A Case For Optimism Regarding the Chicago Bears Pass Rush
Last offseason, it was offensive line concerns that kept me up at night. One year later, the other side of the line of scrimmage is making me itchy.
The Chicago Bears defensive line is a problem. And not in a good way. Because even though GM Ryan Poles brought in newbies by the handful to throw into the mix, holes along the line remain. Thus, concern about the state of the position group still occupies space in our mind. I imagine we’re not alone in feeling this way. Especially when Poles is on record strongly hinting that finding more pass-rush help.

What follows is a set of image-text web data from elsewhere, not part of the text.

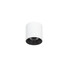 LED Луна за открит монтаж Altisma CLN-6677-75-WH-BL-3K Italux 10W 3000K | Osvetlenieto.bg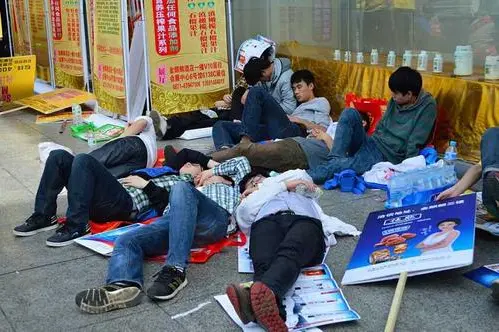 凡尘:打工行(组诗)请欣赏(图4)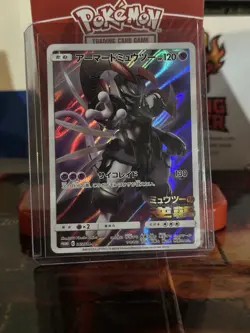 ARMORED MEWTWO 365/SM-P SUN & MOON PROMOS JAPANESE POKEMON TCG - Image 1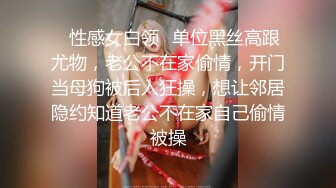 ✿性感女白领✿单位黑丝高跟尤物，老公不在家偷情，开门当母狗被后入狂操，想让邻居隐约知道老公不在家自己偷情被操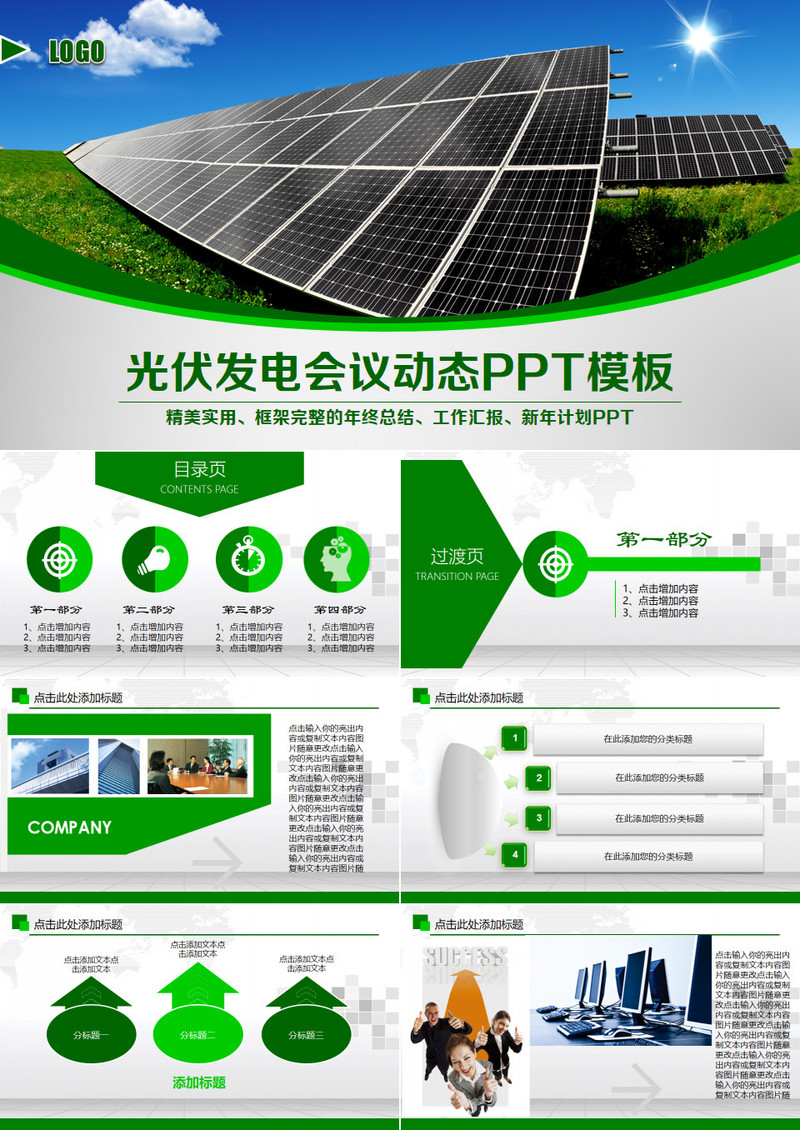 清新绿色光伏太阳能发电科技PPT模板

But perhaps an internal candidate will emerge after taking advantage of an opportunity that would otherwise not be available if someone was truly entrenched at the top of the depth chart. One such player well-positioned to make the most of an open competition is Trevis Gipson.
Gipson, 25, put up these numbers in 16 games (9 starts) in 2021: 7 sacks, 7 tackles-for-loss, 7 quarterback hits. The Tulsa product posting those stats while playing just 49 percent of the defensive snaps gave me hope that he’d grow with a larger snap share. And even though Gipson’s defensive snap percentage rose to 59 percent, the sack numbers didn’t follow. However, Bears Wire’s Brendan Sugrue unearths a stat that allows me to have some semblance of optimism:
A very easy way to read this is that Gipson was one of the most double-teamed defensive ends in football last year. Gipson seeing the fifth-most double-teams among Des is such a mind-blowing stat to me. Of all the guys who you’d want to double up, I wouldn’t have put Gipson anywhere near the top. With all due respect to Gipson, his name isn’t one you’d expect to be in that mix. But NFL coaches were fearful enough to send extra attention Gipson’s way.
For what it’s worth, Gipson put up decent pressure rates last year. And his 11 QB Hits in 2022 were actually more than the seven he came away with the previous year. If you squint, you can see Gipson as a solid rotational piece as he enters the final year of his rookie deal. To be clear, none of this takes away from the fact that the Bears still need help at the position. And Gipson still needs to turn those pressures into production. Even if he does, Chicago shouldn’t bank on in-house improvements from players on its roster.
Going into an NFL season with nothing more than blind optimism and the hope that a new year will bring new results is silly. Sure, the lack of high-end pass-rush production sounds scary. It is my biggest worry about this team right now. But maybe it doesn’t have to be. And maybe it won’t if Gipson finds a way to turn back the clock to his 2021 self.